Questions about scene geometry

.....

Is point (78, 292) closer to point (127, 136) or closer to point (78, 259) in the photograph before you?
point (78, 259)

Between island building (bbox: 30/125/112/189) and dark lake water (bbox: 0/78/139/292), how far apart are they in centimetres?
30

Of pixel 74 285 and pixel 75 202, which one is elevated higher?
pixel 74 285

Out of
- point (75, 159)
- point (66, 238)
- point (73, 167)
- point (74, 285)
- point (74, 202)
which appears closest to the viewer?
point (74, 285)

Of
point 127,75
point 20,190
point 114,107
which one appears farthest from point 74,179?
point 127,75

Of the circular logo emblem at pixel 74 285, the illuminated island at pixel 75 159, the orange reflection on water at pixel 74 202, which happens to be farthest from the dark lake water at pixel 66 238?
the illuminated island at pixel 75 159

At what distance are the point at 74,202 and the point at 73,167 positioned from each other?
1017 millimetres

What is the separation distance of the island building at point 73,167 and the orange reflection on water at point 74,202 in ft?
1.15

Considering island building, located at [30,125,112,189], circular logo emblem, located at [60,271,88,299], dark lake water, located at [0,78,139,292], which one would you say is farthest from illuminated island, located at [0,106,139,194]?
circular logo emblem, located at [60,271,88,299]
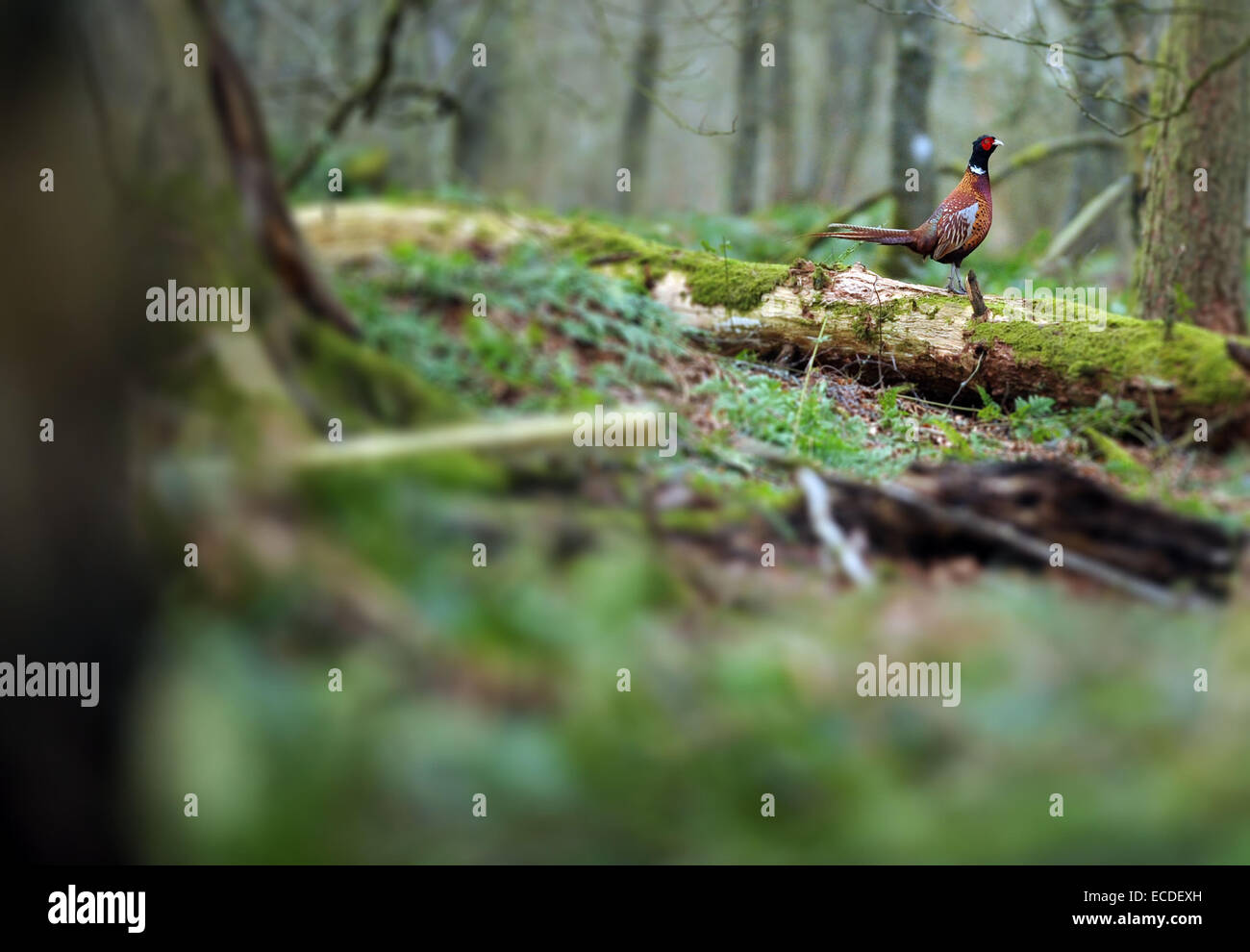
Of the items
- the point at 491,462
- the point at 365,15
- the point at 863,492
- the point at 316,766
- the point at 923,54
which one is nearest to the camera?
the point at 316,766

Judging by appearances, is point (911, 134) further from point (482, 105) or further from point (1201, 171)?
point (482, 105)

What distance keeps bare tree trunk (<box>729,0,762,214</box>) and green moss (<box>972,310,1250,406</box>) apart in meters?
1.93

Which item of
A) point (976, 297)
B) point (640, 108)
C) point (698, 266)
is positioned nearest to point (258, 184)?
point (698, 266)

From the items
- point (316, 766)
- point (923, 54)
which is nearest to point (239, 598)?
point (316, 766)

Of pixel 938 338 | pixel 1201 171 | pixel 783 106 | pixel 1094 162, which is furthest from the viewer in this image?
pixel 783 106

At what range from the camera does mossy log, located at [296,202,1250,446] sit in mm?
Answer: 3004

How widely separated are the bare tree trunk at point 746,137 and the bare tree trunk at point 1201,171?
1888 millimetres

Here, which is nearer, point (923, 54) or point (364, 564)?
point (364, 564)

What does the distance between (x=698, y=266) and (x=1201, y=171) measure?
91.2 inches

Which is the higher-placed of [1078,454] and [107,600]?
[1078,454]

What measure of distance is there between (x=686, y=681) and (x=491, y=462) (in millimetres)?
886

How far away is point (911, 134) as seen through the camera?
387 centimetres
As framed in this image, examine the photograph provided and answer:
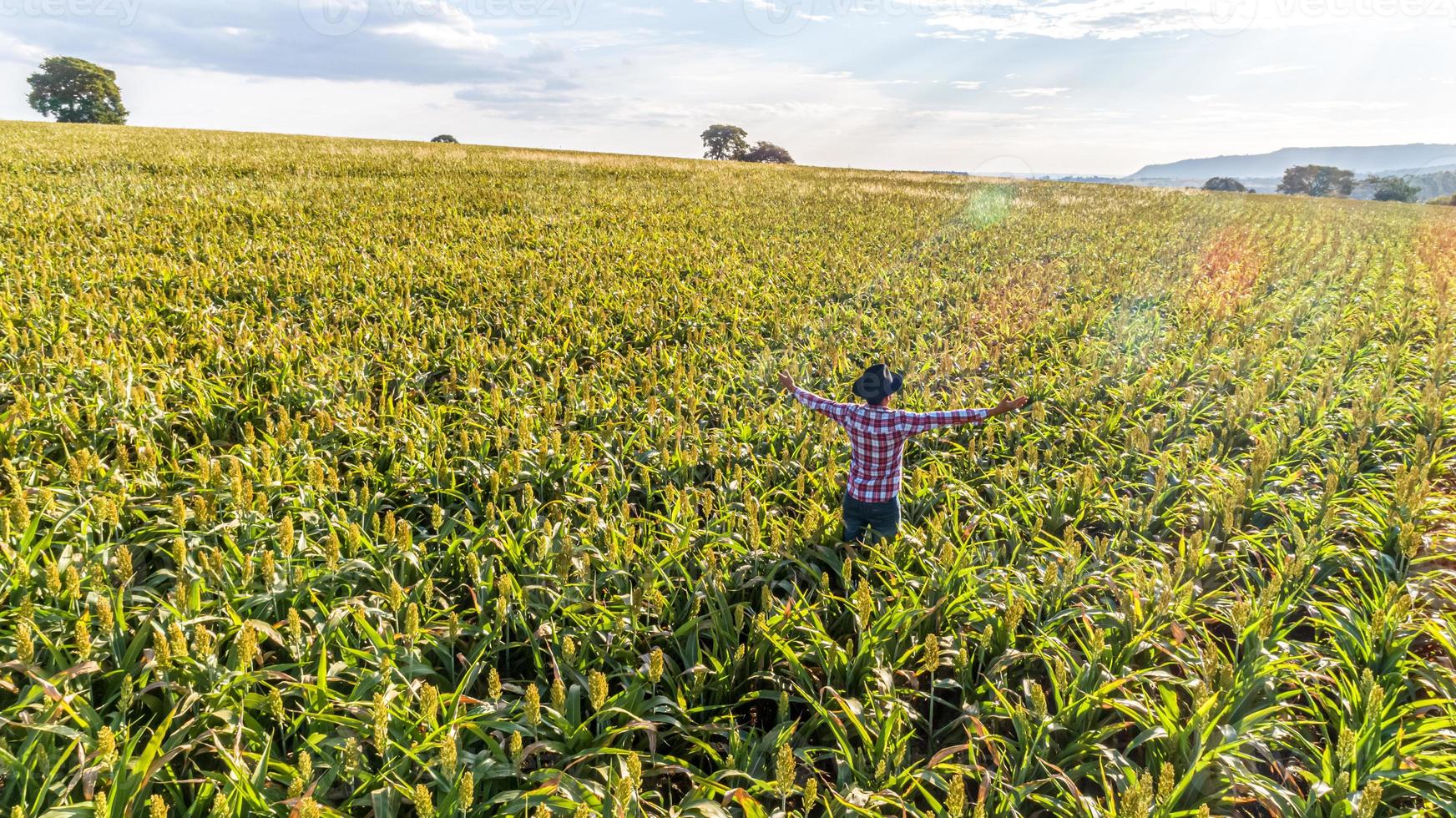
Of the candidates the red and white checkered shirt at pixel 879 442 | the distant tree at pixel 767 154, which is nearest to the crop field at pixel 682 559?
the red and white checkered shirt at pixel 879 442

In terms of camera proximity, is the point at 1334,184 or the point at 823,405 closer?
the point at 823,405

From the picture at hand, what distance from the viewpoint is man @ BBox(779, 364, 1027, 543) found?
3.99 metres

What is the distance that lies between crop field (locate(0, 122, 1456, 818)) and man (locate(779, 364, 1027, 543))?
23cm

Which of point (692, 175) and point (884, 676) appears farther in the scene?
point (692, 175)

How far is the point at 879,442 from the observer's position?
403 cm

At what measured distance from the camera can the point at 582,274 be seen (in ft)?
37.1

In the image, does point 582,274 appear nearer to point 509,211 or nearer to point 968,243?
point 509,211

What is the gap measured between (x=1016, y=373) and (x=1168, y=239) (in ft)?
50.9

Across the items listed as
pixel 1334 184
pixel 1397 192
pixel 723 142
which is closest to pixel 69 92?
pixel 723 142

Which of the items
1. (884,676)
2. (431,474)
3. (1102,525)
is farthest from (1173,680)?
(431,474)

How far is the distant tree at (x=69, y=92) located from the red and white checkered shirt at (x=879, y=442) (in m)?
103

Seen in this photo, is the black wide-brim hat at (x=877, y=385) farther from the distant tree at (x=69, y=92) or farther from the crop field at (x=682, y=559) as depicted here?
the distant tree at (x=69, y=92)

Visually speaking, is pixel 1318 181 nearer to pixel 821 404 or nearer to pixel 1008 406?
pixel 1008 406

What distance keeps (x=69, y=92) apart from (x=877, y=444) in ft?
352
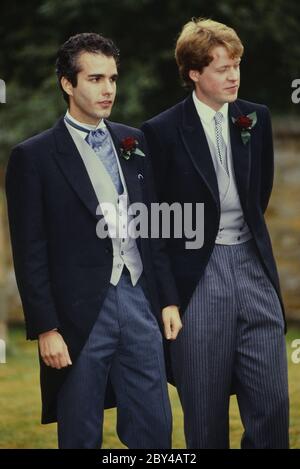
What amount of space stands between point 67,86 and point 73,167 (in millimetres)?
348

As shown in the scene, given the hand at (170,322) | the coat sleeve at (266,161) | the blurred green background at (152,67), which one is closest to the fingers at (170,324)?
the hand at (170,322)

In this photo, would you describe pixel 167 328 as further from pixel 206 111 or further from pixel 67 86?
pixel 67 86

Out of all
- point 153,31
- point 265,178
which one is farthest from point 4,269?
point 265,178

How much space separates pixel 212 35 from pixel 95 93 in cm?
63

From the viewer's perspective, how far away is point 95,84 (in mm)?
5273

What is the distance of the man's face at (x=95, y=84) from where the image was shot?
17.3 feet

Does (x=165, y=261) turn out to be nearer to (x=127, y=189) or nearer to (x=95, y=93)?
(x=127, y=189)

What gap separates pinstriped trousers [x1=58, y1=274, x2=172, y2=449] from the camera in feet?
17.2

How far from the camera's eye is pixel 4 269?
13773 millimetres

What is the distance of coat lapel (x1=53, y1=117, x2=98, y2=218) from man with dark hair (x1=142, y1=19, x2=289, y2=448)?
17.0 inches

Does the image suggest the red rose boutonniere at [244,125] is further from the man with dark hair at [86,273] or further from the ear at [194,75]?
the man with dark hair at [86,273]

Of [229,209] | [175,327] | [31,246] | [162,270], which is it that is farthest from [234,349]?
[31,246]

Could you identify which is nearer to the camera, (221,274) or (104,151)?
(104,151)

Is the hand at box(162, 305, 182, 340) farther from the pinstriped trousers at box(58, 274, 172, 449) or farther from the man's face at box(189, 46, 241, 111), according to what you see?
the man's face at box(189, 46, 241, 111)
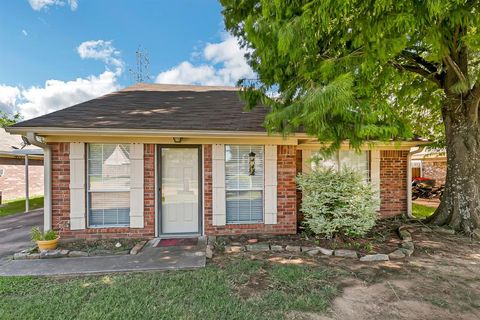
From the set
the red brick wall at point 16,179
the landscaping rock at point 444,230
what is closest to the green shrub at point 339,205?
the landscaping rock at point 444,230

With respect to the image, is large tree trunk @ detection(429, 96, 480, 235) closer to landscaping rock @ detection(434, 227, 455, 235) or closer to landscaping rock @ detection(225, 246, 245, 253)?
landscaping rock @ detection(434, 227, 455, 235)

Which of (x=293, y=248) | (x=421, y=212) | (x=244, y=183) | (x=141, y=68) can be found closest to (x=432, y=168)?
(x=421, y=212)

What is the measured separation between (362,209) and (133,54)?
39.9 ft

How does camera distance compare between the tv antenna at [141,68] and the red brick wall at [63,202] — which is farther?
the tv antenna at [141,68]

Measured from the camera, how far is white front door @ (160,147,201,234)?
5.35 meters

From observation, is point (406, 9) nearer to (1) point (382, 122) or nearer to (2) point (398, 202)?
(1) point (382, 122)

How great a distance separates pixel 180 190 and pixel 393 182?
6047mm

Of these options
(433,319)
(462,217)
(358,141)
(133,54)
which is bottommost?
(433,319)

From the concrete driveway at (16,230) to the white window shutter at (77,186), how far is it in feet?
4.03

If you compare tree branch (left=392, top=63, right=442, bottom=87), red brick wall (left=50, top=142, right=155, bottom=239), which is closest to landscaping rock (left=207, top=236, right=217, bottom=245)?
red brick wall (left=50, top=142, right=155, bottom=239)

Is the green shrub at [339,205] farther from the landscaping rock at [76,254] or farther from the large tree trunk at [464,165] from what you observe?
the landscaping rock at [76,254]

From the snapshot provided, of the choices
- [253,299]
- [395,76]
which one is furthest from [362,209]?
[253,299]

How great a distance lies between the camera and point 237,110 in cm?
627

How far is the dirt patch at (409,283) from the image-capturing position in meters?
2.70
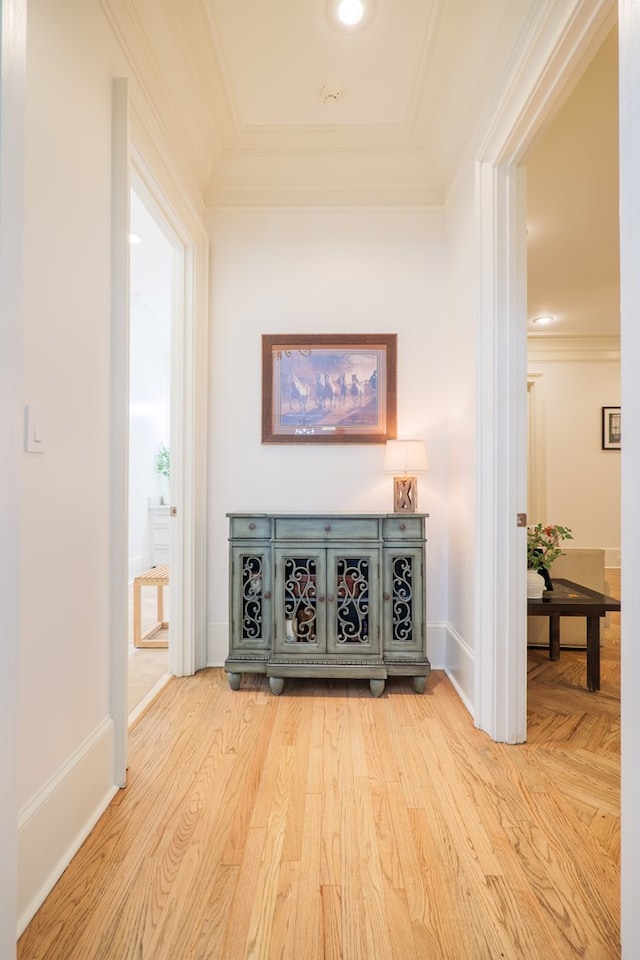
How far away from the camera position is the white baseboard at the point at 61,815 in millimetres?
1153

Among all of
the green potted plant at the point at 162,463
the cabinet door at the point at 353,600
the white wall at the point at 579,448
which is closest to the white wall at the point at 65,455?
the cabinet door at the point at 353,600

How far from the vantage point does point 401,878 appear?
50.1 inches

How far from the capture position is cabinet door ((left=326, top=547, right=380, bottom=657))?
240cm

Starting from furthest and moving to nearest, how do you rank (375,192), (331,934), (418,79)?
(375,192) → (418,79) → (331,934)

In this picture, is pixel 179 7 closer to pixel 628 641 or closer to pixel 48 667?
pixel 48 667

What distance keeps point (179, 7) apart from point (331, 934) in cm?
293

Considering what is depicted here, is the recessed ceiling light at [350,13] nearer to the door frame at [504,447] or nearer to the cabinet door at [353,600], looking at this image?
the door frame at [504,447]

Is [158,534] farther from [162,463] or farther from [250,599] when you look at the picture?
[250,599]

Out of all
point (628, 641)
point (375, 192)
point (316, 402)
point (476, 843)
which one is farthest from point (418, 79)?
point (476, 843)

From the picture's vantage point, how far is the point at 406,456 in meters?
2.56

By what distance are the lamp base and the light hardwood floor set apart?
1.00m

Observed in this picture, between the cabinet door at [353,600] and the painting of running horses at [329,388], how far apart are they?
2.38 feet

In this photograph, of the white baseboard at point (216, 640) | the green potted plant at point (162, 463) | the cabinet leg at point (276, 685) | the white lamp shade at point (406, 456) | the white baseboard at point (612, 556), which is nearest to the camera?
the cabinet leg at point (276, 685)

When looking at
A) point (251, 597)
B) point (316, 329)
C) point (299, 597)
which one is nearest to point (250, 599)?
point (251, 597)
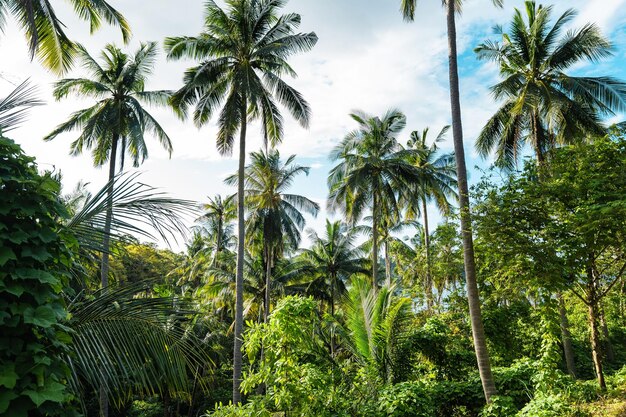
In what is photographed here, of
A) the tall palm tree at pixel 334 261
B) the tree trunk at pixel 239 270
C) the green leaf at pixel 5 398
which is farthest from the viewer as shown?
the tall palm tree at pixel 334 261

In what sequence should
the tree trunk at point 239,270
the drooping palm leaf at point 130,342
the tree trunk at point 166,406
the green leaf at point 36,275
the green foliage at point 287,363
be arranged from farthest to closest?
the tree trunk at point 166,406 < the tree trunk at point 239,270 < the green foliage at point 287,363 < the drooping palm leaf at point 130,342 < the green leaf at point 36,275

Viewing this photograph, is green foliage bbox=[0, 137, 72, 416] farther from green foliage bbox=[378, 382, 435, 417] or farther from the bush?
the bush

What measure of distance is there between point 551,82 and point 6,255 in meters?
16.4

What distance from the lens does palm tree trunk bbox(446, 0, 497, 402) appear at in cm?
796

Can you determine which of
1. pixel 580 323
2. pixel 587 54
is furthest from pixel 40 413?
pixel 580 323

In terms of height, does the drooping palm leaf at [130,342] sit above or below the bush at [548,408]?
above

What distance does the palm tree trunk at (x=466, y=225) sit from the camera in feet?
26.1

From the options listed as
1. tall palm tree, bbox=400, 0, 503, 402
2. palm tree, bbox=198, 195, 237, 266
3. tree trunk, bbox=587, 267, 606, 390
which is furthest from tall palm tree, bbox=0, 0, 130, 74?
palm tree, bbox=198, 195, 237, 266

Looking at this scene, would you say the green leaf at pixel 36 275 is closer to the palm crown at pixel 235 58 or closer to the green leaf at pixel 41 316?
the green leaf at pixel 41 316

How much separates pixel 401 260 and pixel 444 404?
19.8 metres

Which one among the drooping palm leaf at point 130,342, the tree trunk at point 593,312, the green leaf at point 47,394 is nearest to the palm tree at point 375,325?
the tree trunk at point 593,312

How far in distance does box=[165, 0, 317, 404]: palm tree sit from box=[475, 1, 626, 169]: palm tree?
695 centimetres

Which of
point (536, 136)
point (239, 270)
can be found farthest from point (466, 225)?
point (239, 270)

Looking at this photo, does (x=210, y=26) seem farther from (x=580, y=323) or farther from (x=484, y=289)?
(x=580, y=323)
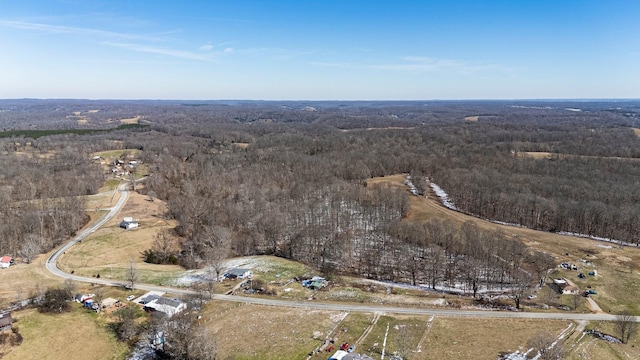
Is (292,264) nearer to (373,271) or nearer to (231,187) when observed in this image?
(373,271)

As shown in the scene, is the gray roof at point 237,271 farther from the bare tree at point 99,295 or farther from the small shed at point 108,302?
the bare tree at point 99,295

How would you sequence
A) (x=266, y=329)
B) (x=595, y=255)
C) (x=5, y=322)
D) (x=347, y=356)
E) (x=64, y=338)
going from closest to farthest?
(x=347, y=356), (x=5, y=322), (x=64, y=338), (x=266, y=329), (x=595, y=255)

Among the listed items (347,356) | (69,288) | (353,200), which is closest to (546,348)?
(347,356)

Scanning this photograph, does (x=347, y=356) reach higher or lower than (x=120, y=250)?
higher

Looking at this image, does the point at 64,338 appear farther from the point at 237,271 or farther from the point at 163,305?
the point at 237,271

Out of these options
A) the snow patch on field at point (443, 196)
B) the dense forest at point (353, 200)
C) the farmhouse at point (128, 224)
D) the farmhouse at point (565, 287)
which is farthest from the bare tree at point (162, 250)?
the snow patch on field at point (443, 196)
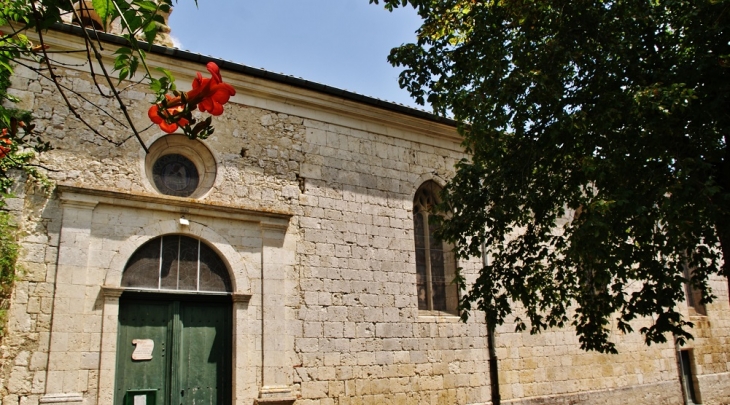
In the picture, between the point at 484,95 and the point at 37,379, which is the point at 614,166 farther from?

.....

→ **The request**: Retype word for word the span of lines above that begins with the line containing "Scanning this photograph, does" and ends with the last line of the records; skip all pictures.

→ **The solution**:
Scanning this photograph, does (x=347, y=356) reach higher or lower than (x=120, y=250)?
higher

Looking at this image, does the point at 64,338 appear farther from the point at 237,271 or farther from the point at 163,305?
the point at 237,271

Out of these options
A) the snow patch on field at point (443, 196)
B) the dense forest at point (353, 200)
C) the farmhouse at point (128, 224)
D) the farmhouse at point (565, 287)
which is farthest from the bare tree at point (162, 250)?
the snow patch on field at point (443, 196)
In the picture, between the point at 484,95 and the point at 37,379, which is the point at 614,166 farther from?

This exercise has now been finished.